## SOURCE DOCUMENT
BEGIN

University of Western Australia: Telethon grants give a boost to children’s health research

Six experts from The University of Western Australia have been boosted by Telethon grants to research the benefits of early breastmilk, understand the effect of poor groundwater during pregnancy, study acute respiratory infection in infants, improve the mental health of children with Central Auditory Processing Disorder, create safety data for the administration of multiple medications and provide an exercise rehabilitation program for children who experience barriers to activity.

Professor Valerie Verhasselt, Director of the Larsson Rosenquist Foundation Centre of Research for Immunology and Breastfeeding from UWA’s School of Medicine, leads a team of researchers from the Telethon Kids Institute, Joondalup Health Campus, and Edith Cowan University in the study of early breastmilk and its long-term health benefits.

Professor Verhasselt’s research shows early breastmilk, colostrum, is extremely rich in bioactive compounds that are absent from cows milks formula. It is believed insufficient intake of colostrum underpins development of long-term health issues such as allergy, infection and metabolic and cognitive disorders.

Funded by Channel 7 Telethon Trust and using data from the ORIGINS Project, her research examines the feeding practices of 10,000 children in WA.

Dr Bonnie Furzer, Exercise Physiologist from the School of Human Sciences and Director of Thriving in Motion, received funding for her exercise program, now in its 11th year of Telethon support. This unique exercise service is life changing for children and young people whose ability to participate in community or school-based physical activity has been impacted by physical, mental or behavioural conditions.

END

## COLLECTED MATERIAL
BEGIN

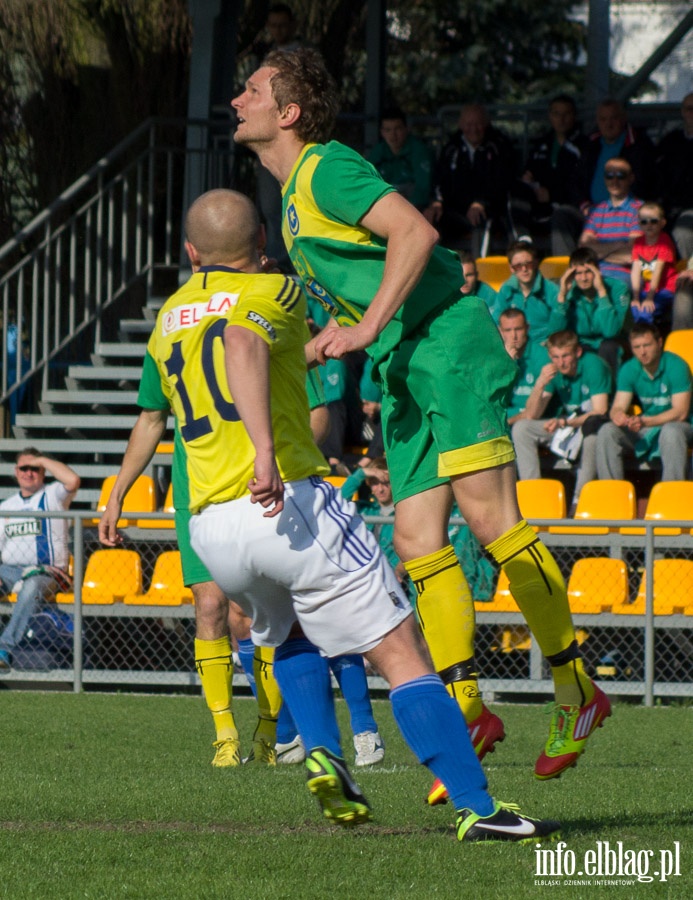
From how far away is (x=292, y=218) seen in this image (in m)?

END

## LIST OF TASKS
1. Answer these questions using the article on Telethon grants for children's health research:
(a) What other name does the article give for early breastmilk?
(b) How many children in WA have their feeding practices examined in Professor Verhasselt's research?
(c) How many years of Telethon support has Dr Bonnie Furzer's exercise program now reached?
2. Pick up the article on Telethon grants for children's health research after its last sentence and write the next part.

## EXERCISE RESPONSES
1.
(a) Colostrum.
(b) 10,000 children.
(c) It is in its 11th year of Telethon support.

2.
Dr Angela Fonceca, a Research Fellow from UWA’s School of Biomedical Sciences, was a recipient for her work on Respiratory Syncytial Virus, the leading cause of hospitalisation in children under five years with acute respiratory infection in WA.

Dr Caitlin Wyrwoll, from UWA’s School of Human Sciences, studies the links between drinking poor quality groundwater, which is rife in remote and regional WA, with pregnancy complications. This will assist affected communities to advocate for improved water supplies.

Associate Professor Cornelia Locher, from UWA’s School of Allied Health, is collating information to generate safety data to ensure multiple medications administered concurrently to sick children do not interact when given together intravenously.

Dr Robyn Choi, from UWA’s School of Human Sciences, aims to improve the ability of school-aged children with Central Auditory Processing Disorder to process spoken information and enhance their mental health through a treatment of rhythmic exercise and music.